*Objective*
Reproduce the following rows verbatim.

[Spatial relationship rows]
____
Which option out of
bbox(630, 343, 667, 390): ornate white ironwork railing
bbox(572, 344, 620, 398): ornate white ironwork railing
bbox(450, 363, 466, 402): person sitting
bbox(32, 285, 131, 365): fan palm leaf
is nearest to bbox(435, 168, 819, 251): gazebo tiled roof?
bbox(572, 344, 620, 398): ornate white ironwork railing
____
*Task answer*
Which option out of
bbox(630, 343, 667, 390): ornate white ironwork railing
bbox(572, 344, 620, 398): ornate white ironwork railing
bbox(450, 363, 466, 402): person sitting
bbox(32, 285, 131, 365): fan palm leaf
is nearest to bbox(435, 168, 819, 251): gazebo tiled roof?
bbox(572, 344, 620, 398): ornate white ironwork railing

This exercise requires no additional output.